Segment Open

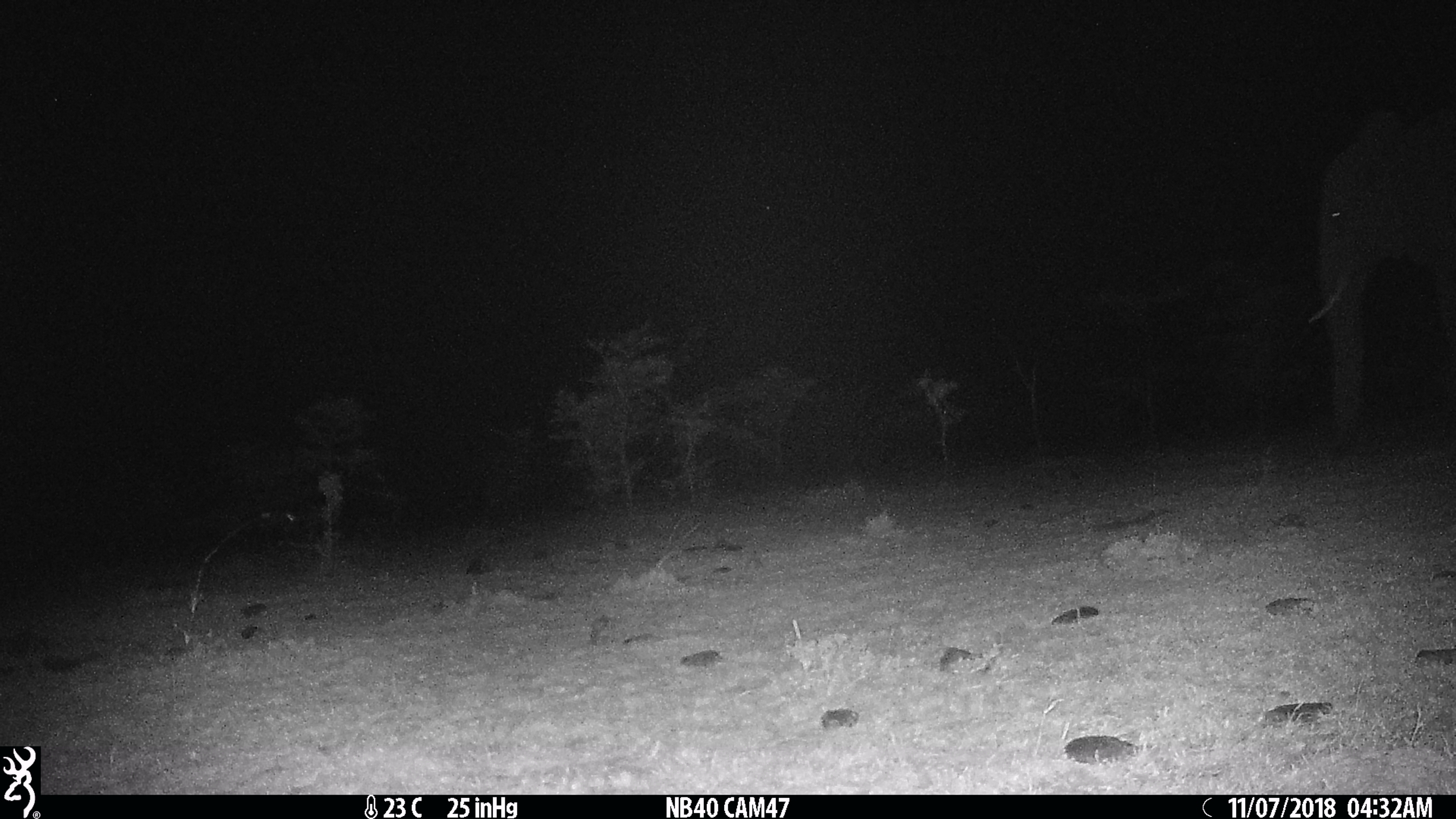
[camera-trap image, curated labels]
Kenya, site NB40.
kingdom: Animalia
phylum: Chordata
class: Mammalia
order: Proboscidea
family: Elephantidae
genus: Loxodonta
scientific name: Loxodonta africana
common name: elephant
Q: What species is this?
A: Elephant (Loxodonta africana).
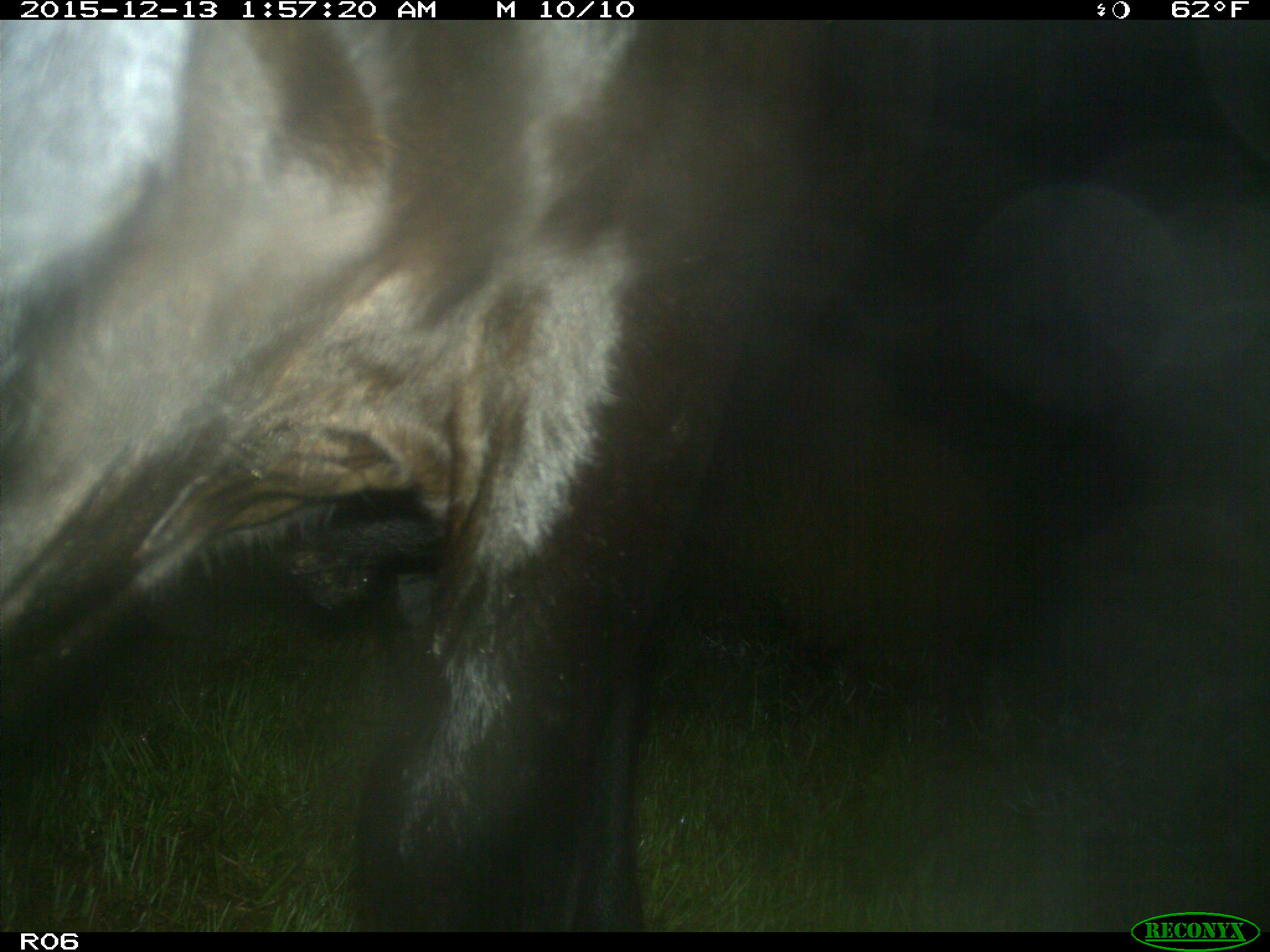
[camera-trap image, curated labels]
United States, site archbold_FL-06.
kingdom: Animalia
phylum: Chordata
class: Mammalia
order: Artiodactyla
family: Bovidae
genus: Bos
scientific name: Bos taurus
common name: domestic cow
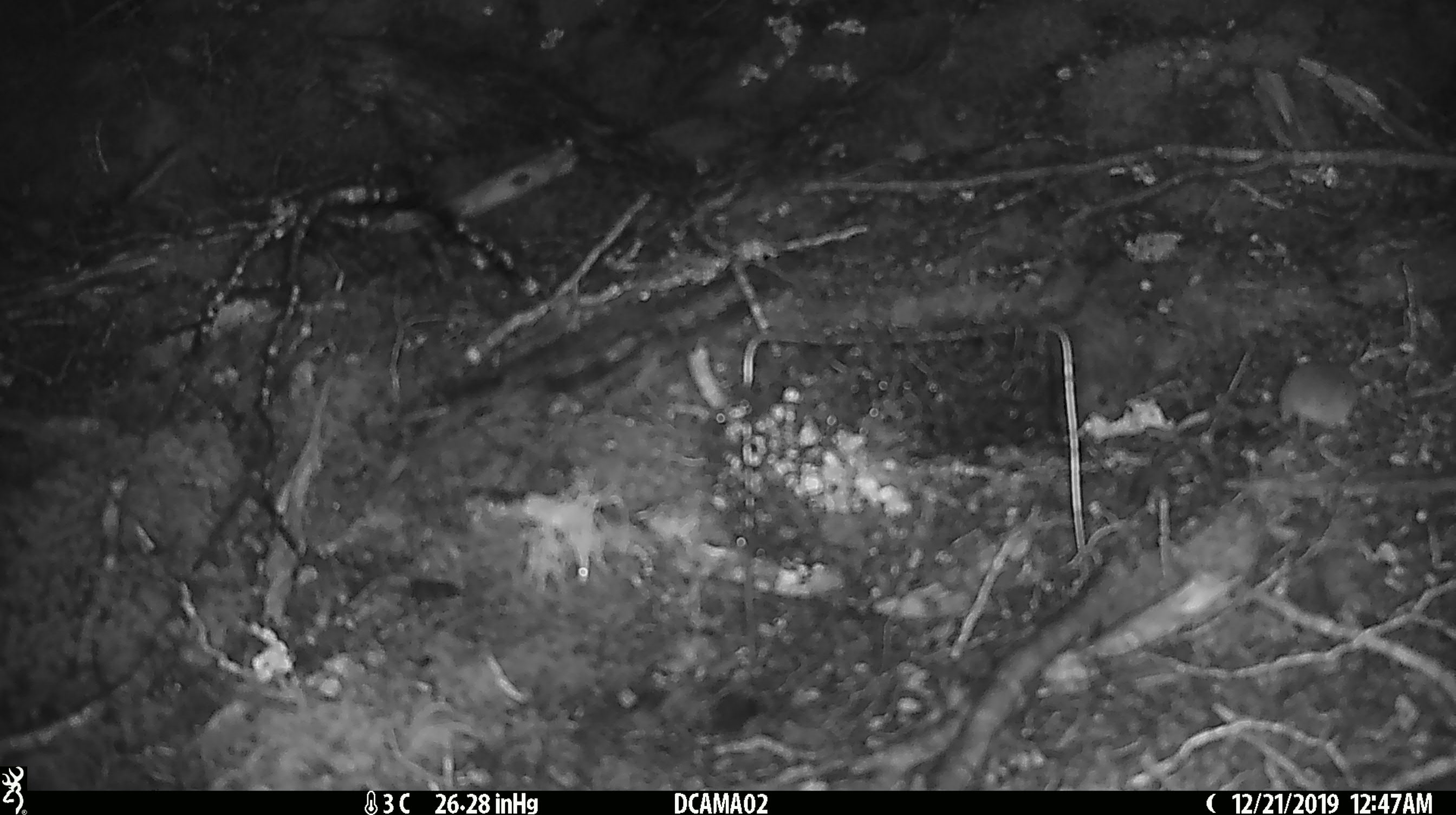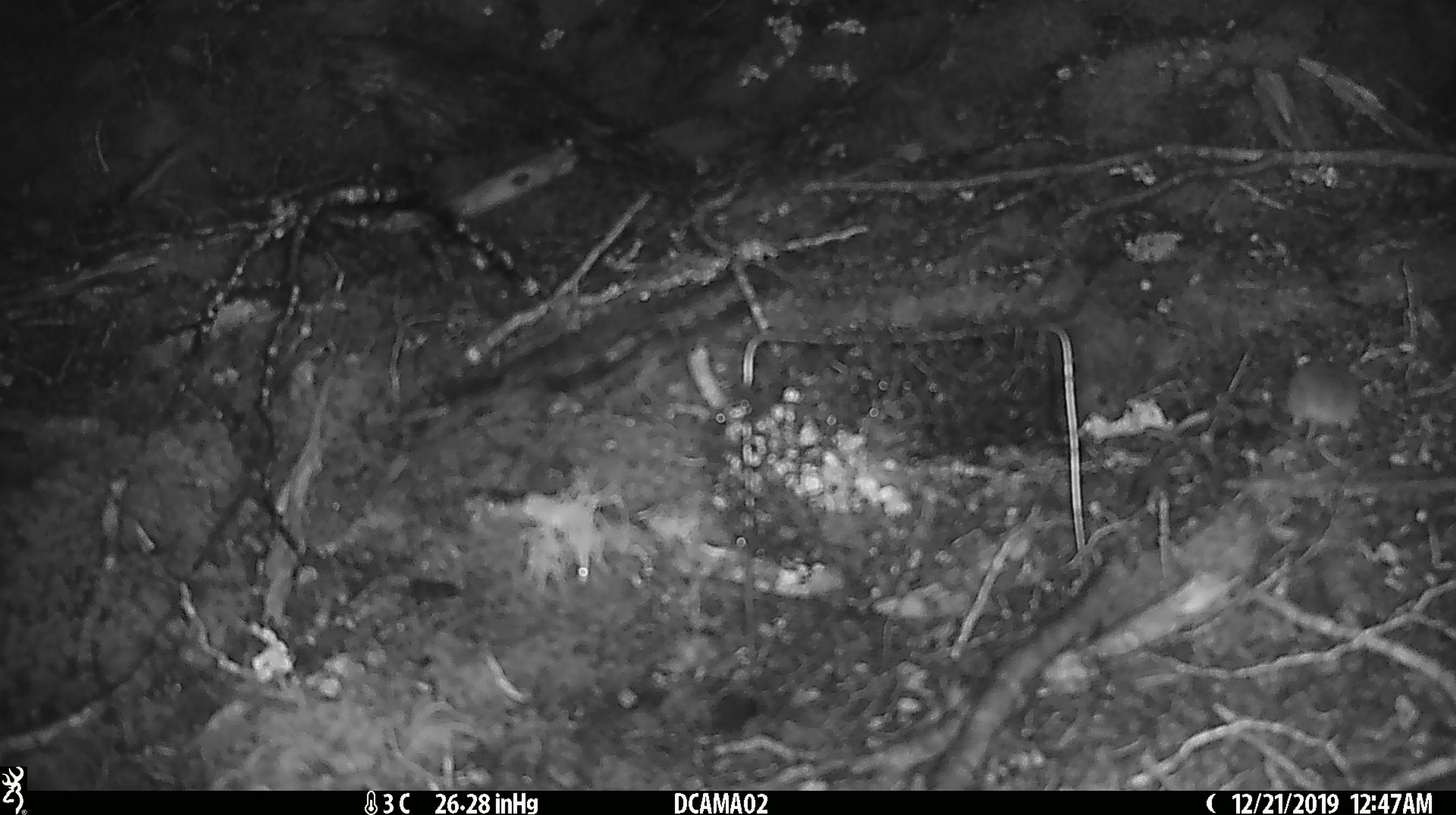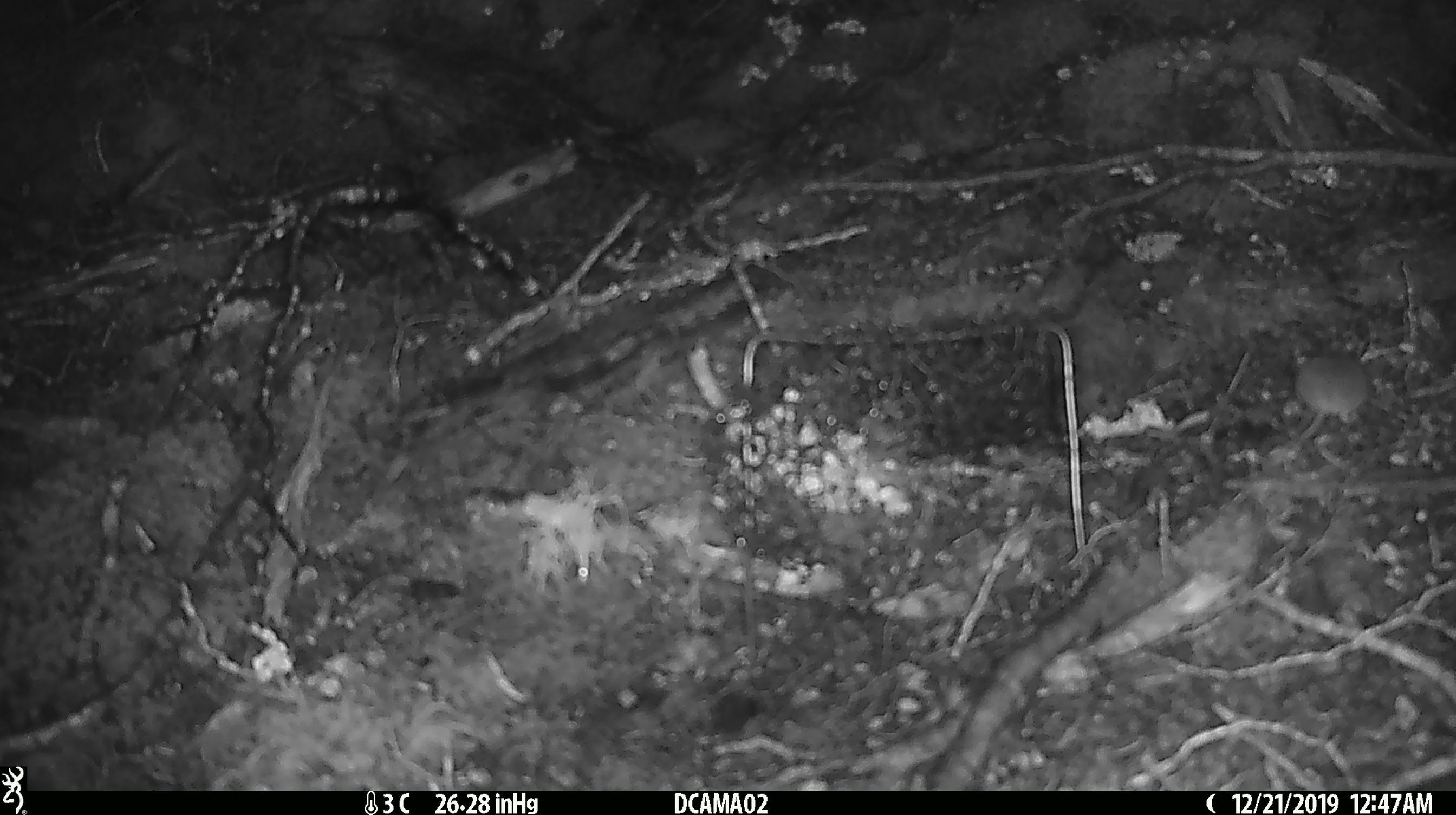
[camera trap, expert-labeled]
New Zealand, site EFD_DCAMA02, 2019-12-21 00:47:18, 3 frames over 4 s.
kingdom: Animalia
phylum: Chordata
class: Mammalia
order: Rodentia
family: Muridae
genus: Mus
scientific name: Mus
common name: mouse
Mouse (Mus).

Segment Closed

→ **What this task involves**
Each line above must be repeated exactly in the answer, with pictures omitted.

→ **Response**
[camera-trap image, curated labels]
Kenya, site NB40.
kingdom: Animalia
phylum: Chordata
class: Mammalia
order: Proboscidea
family: Elephantidae
genus: Loxodonta
scientific name: Loxodonta africana
common name: elephant
Q: What species is this?
A: Elephant (Loxodonta africana).
[camera-trap image, curated labels]
United States, site archbold_FL-06.
kingdom: Animalia
phylum: Chordata
class: Mammalia
order: Artiodactyla
family: Bovidae
genus: Bos
scientific name: Bos taurus
common name: domestic cow
[camera trap, expert-labeled]
New Zealand, site EFD_DCAMA02, 2019-12-21 00:47:18, 3 frames over 4 s.
kingdom: Animalia
phylum: Chordata
class: Mammalia
order: Rodentia
family: Muridae
genus: Mus
scientific name: Mus
common name: mouse
Mouse (Mus).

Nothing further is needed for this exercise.